Sammy Hagar On David Lee Roth “I don’t respect Dave’s artistry” “he refuses to acknowledge that VAN HALEN with me was even more successful than VAN HALEN with him, and that’s very stupid of him”
Sammy Hagar says that David Lee Roth “refuses to acknowledge” that VAN HALEN “was even more successful” during Sammy‘s tenure with the band.
Hagar replaced David Lee Roth in VAN HALEN in 1985 and recorded four studio albums with the band — “5150”, “OU812”, “For Unlawful Carnal Knowledge” and “Balance” — all of which topped the U.S. chart. The highest-charting Roth-led VAN HALEN album was a No. 2, and it took until “1984” to achieve that. (2012’s “A Different Kind Of Truth” also landed at No. 2.)
Asked about his so-called “rivalry” with Roth, Hagar told Planet Rock magazine: “It wasn’t even a blip on my radar.
“I don’t respect Dave‘s artistry, but I do think he’s clever and a great showman and what he did with VAN HALEN in the early days was fantastic. VAN HALEN couldn’t have made it without him.
“God bless Dave, but he refuses to acknowledge that VAN HALEN with me was even more successful than VAN HALEN with him, and that’s very stupid of him. That’d be like me not acknowledging what he did for the band before I joined: that would be stupid, wouldn’t it?”
Hagar also spoke about the circumstances that led to the end of his first stint with the band.
“We had eight years of [huge success], and then suddenly people in the band started changing… and it wasn’t me and it wasn’t Mike [Anthony, bass],” Hagar said.
“The ‘Balance’ record was like pulling teeth, things got very dysfunctional by then. Drugs and alcohol and insecurity and bad management killed that band.”
You can read the full in-depth “Confessional” interview with Hagar in issue 15 of Planet Rockmagazine, which is on sale now.

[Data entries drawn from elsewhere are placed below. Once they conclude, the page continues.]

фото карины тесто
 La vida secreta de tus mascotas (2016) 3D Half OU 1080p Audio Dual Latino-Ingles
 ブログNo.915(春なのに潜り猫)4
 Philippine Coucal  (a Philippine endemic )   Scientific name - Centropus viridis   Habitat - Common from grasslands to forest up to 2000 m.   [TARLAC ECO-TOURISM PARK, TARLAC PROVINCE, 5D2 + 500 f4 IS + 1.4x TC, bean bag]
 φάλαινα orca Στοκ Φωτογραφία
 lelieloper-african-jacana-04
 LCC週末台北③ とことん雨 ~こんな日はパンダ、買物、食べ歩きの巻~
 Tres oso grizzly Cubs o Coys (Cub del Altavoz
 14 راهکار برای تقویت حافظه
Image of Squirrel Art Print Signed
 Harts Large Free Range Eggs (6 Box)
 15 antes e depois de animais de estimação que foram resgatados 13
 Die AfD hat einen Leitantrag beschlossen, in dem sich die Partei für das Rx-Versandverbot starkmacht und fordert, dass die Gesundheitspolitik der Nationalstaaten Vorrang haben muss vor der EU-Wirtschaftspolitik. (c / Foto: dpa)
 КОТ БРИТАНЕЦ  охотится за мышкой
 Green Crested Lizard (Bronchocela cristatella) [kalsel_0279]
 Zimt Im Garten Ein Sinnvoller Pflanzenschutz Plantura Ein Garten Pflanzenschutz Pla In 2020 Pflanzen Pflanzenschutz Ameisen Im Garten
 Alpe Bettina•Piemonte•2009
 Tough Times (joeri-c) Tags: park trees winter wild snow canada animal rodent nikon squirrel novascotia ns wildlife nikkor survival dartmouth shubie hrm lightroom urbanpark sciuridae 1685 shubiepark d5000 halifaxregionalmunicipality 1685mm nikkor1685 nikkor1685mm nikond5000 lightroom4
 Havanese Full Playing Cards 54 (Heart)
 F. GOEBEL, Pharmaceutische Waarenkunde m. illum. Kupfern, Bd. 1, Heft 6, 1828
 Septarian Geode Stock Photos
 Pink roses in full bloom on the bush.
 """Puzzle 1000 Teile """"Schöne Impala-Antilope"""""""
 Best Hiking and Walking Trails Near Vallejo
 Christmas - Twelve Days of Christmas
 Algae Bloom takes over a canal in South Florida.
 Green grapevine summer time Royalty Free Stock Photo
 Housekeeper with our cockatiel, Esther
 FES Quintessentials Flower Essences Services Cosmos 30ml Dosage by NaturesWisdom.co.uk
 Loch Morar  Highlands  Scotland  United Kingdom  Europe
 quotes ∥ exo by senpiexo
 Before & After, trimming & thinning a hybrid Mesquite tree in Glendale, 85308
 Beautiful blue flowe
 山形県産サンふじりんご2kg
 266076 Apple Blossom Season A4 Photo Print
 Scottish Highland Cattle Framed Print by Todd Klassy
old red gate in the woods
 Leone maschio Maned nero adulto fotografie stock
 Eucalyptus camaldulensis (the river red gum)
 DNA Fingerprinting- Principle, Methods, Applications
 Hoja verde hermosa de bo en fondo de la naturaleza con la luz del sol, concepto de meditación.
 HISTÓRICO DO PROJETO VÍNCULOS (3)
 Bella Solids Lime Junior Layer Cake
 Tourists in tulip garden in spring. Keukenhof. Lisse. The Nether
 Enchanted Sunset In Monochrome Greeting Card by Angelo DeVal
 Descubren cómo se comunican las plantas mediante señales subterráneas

Hagar told The Pulse Of Radio a while back that his problems with Eddie Van Halen began during the sessions for “Balance”, Hagar‘s last album with the group. “Eddie needs somebody to make decisions and a leader, y’know?” he said. “He’s not a natural born leader kind of guy. And his brother [Alex Van Halen] was always the leader before — or Roth was the leader before — and when Roth left, his brother and him bumped heads so much, when I walked in it was like, ‘Well, what does Sam wanna do?’ y’know? So it became kind of like, yeah, I was making all the decisions, so then on ‘Balance’, all of a sudden, he didn’t like my decisions and it was like really weird.”
Hagar blasted his former bandmates in an interview in 2015, saying there was “no chemistry” between the members of the group’s current lineup, including Roth. He said at the time: “They don’t like each other. I mean, it’s obvious. It’s like a backup band with a guy out there in front. I bet they don’t say five words to each other offstage.”
Hagar, Anthony, Alex and Eddie Van Halen last teamed up in 2004 for a U.S. summer tour. In exchange for taking part in the tour, Anthony reportedly had to agree to take a pay cut and sign away his rights to the band name and logo.